* Input
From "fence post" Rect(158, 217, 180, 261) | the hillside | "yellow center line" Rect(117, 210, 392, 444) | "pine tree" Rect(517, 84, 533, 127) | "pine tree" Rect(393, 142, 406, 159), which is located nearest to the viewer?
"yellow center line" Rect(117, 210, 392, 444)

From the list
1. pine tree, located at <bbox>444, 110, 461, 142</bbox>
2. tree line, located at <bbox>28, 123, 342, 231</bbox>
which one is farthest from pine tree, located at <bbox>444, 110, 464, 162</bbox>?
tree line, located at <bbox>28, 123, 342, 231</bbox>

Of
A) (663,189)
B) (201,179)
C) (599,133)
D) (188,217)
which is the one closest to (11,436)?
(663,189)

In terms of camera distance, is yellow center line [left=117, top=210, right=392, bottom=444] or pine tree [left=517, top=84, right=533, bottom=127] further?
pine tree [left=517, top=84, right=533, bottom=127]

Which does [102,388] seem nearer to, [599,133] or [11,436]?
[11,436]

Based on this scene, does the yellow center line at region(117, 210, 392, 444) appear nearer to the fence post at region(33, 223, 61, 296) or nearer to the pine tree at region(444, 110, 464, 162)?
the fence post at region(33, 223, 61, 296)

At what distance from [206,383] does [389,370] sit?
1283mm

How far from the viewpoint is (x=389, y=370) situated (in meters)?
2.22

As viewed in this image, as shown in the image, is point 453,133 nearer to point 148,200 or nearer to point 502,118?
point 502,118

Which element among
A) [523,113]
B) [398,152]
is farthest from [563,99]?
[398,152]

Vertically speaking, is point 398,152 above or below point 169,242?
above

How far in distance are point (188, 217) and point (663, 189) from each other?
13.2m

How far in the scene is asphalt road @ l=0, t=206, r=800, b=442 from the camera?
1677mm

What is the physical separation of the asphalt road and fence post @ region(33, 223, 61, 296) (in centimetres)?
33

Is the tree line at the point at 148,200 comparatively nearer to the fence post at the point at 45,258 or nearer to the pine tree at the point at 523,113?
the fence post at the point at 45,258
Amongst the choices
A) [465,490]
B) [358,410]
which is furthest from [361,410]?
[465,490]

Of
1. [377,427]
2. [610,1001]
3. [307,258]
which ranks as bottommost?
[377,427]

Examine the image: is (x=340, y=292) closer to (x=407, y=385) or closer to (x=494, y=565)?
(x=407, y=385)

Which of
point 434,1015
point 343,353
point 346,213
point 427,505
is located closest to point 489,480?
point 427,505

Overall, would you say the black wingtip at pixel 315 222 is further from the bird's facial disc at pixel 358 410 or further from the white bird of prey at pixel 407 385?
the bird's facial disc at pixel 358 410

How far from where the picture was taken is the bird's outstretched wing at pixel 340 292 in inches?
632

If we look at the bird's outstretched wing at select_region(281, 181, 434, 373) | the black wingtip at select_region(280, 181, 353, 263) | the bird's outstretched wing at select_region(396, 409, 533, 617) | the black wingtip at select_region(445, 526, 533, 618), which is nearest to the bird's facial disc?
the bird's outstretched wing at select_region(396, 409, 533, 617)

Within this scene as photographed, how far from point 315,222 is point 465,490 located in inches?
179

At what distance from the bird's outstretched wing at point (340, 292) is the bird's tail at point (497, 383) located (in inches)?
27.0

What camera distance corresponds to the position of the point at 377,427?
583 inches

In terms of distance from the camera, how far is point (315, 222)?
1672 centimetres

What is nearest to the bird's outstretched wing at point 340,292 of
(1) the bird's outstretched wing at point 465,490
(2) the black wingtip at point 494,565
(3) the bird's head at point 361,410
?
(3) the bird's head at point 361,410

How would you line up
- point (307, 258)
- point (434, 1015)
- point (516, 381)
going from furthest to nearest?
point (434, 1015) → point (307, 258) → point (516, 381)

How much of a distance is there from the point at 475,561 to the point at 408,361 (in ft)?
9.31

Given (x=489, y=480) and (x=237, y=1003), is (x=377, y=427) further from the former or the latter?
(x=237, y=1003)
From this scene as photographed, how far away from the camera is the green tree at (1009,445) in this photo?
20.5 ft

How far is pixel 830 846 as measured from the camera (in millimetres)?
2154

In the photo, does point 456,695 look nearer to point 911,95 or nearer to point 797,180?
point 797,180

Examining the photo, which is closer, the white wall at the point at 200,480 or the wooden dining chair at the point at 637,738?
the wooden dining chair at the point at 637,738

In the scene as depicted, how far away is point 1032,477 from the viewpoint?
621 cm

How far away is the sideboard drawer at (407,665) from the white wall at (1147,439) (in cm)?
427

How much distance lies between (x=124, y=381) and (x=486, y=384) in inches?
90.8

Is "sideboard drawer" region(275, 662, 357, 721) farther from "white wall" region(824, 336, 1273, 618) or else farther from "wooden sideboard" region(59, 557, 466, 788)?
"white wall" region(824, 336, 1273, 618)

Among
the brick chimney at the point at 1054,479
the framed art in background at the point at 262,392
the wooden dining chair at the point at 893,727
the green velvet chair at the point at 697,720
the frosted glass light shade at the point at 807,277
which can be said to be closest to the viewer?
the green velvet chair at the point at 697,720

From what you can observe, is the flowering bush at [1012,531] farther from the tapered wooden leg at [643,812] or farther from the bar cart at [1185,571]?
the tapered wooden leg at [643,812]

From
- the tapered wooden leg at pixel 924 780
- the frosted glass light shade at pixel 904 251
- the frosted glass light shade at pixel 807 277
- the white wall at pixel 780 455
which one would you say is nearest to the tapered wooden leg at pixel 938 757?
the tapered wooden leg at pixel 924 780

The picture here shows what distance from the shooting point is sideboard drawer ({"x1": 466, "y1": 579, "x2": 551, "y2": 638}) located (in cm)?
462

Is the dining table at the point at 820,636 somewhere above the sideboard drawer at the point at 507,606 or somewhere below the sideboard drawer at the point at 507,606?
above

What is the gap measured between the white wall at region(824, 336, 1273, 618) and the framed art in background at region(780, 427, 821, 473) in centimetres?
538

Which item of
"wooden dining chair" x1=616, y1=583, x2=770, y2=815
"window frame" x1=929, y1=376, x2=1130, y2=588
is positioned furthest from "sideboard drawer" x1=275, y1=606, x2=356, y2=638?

* Goal of the exercise
Rewrite the lines from the one containing "The picture here" through the last line of the items as a numbered list, leaving out blank lines.

* Worked answer
1. The picture here shows what distance from the shooting point is sideboard drawer ({"x1": 466, "y1": 579, "x2": 551, "y2": 638}) located (in cm)?
2. 462
3. Is the dining table at the point at 820,636 somewhere above the sideboard drawer at the point at 507,606 or somewhere below the sideboard drawer at the point at 507,606?
4. above
5. What is the gap measured between the white wall at region(824, 336, 1273, 618) and the framed art in background at region(780, 427, 821, 473) in centimetres?
6. 538
7. Which item of
8. "wooden dining chair" x1=616, y1=583, x2=770, y2=815
9. "window frame" x1=929, y1=376, x2=1130, y2=588
10. is positioned furthest from "sideboard drawer" x1=275, y1=606, x2=356, y2=638?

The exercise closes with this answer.